Monday, June 09, 2008
Long before Senate District 10 ended its 4:00 a.m. all-night marathon, Eddie Griffin was as good as dead as delegate destined for Denver. SD 10 was a tenacious group of cat-fighters, still clawing for votes, even amid rumors that Hillary Clinton was ending her presidential bid.
Altogether, some 7,300 delegates from around the state of Texas converged on the capitol to caucus and elect state party leadership and vote on issues. They had each had fought an uphill battle just to get to the Austin State Democratic Convention, and every vote from the start, was an eye-scratch.
Day 1 lasted all day and all night, and Day 2 started at 8:00 a.m.

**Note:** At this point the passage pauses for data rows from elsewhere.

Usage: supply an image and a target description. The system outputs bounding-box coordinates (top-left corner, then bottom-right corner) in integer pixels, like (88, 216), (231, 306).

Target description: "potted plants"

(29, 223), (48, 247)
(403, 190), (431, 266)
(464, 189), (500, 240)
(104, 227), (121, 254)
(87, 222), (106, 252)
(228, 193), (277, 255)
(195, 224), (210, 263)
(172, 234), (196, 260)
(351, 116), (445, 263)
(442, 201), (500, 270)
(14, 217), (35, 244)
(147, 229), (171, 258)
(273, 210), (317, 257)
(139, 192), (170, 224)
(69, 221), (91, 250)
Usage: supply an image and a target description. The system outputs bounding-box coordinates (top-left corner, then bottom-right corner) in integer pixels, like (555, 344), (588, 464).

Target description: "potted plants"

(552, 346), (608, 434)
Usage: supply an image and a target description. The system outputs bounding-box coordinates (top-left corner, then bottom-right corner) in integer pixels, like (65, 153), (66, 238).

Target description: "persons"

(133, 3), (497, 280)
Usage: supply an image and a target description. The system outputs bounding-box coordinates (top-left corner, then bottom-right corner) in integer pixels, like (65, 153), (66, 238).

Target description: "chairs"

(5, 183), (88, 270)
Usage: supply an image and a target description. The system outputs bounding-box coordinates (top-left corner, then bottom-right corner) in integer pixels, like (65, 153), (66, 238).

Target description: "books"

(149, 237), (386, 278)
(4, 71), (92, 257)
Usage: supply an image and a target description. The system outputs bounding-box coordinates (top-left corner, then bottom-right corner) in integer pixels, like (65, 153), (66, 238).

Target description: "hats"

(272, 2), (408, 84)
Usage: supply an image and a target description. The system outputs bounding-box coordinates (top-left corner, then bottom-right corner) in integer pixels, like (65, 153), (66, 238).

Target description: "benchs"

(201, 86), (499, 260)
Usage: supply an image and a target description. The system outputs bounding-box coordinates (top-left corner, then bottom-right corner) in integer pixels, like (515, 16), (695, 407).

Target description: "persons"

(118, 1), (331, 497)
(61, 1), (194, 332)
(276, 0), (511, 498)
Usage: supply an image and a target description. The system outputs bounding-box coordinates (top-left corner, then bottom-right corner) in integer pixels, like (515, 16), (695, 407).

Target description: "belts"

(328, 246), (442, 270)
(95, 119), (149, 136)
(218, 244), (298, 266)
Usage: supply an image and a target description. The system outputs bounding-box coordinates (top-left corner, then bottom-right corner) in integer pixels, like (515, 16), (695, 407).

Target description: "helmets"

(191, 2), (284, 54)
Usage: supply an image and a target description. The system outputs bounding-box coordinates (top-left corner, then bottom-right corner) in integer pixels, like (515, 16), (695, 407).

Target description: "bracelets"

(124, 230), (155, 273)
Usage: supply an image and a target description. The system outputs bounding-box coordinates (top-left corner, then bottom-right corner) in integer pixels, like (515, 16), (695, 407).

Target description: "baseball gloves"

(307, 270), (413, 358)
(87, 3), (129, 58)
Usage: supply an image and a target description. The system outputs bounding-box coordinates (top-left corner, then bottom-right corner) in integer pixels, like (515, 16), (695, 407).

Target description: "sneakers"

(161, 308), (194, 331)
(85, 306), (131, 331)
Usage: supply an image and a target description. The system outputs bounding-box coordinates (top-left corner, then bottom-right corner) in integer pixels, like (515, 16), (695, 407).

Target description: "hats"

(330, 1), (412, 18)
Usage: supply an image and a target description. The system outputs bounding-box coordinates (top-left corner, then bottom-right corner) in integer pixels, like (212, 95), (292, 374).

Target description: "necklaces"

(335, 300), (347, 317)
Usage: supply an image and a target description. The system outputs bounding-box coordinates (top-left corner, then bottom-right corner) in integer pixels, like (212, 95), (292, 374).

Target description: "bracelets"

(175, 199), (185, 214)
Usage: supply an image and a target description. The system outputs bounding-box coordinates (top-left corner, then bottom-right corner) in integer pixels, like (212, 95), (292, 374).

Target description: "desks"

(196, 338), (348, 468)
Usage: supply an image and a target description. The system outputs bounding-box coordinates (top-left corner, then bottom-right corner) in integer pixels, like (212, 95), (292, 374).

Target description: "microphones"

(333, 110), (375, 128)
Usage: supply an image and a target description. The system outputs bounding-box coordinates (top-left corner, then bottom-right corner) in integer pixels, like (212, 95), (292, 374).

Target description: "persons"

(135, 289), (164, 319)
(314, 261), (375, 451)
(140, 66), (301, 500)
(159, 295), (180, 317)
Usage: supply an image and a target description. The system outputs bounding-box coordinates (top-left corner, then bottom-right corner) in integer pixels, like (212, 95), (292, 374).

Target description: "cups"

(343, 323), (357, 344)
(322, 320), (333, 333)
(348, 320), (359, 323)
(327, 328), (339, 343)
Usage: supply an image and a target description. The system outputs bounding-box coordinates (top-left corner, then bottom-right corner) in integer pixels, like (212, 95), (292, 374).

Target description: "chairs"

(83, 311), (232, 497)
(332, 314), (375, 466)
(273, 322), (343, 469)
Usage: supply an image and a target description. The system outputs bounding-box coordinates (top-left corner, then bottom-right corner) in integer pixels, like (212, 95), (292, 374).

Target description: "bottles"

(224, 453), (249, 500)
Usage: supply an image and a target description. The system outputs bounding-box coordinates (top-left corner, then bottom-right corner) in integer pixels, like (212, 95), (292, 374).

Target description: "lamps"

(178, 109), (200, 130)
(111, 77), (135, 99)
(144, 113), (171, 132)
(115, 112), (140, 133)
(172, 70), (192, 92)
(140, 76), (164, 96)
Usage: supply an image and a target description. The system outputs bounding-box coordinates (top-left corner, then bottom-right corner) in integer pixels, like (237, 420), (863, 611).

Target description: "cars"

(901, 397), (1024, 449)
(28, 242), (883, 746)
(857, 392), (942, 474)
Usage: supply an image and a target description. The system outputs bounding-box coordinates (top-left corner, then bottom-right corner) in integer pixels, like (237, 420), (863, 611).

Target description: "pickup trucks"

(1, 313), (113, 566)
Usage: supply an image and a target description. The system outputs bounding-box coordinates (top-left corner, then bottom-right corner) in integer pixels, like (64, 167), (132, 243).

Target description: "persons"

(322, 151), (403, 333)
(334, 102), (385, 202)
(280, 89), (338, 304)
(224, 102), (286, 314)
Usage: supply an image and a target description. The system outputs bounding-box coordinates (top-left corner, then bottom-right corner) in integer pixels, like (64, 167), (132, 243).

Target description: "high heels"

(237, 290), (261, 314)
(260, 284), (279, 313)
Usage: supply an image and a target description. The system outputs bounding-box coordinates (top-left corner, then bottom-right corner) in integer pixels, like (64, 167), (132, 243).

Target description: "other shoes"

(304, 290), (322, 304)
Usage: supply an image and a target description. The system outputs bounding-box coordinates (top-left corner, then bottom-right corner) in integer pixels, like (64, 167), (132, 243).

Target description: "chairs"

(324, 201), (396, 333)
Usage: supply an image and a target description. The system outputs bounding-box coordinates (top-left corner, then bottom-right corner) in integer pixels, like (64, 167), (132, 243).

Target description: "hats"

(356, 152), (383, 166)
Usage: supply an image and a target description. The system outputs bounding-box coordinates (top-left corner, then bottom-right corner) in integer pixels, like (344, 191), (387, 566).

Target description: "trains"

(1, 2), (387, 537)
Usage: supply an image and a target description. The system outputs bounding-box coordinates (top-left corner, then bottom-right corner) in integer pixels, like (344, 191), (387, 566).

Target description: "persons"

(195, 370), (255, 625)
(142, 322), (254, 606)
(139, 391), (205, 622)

Regular politicians must have been accustomed to this type of grueling test of endurance. But it takes the rest of us unawares. We did not anticipate all-night sessions and all-night vote tallying.
My first weakness was exposed on Friday morning when caught in the downpour on my way to register. From that point on, between coughing and sneezing, I could not fathom the strength to fight for a national delegate spot.
But somewhere in the twilight of my memories, Chelsea Clinton appeared on the convention floor with word from her mother Hillary. On Saturday morning, Hillary Clinton would hold a news conference and suspend her candidacy and endorse Barack Obama.
The announcement from Chelsea created a stir and some consternation among Clinton placard holders. The rest of us sat and watched silently as the Hillary Clinton delegates bewailed their last hoorays. For all intents and purposes, this longest and most bitterly fought Democratic presidential campaign was over. But the Hillary people were not ready to hear it. However, I was relieved. This was why I came.
No longer was I compelled to go all the way to the National Convention. We held our precinct delegation numbers. My job, for the most part, was done.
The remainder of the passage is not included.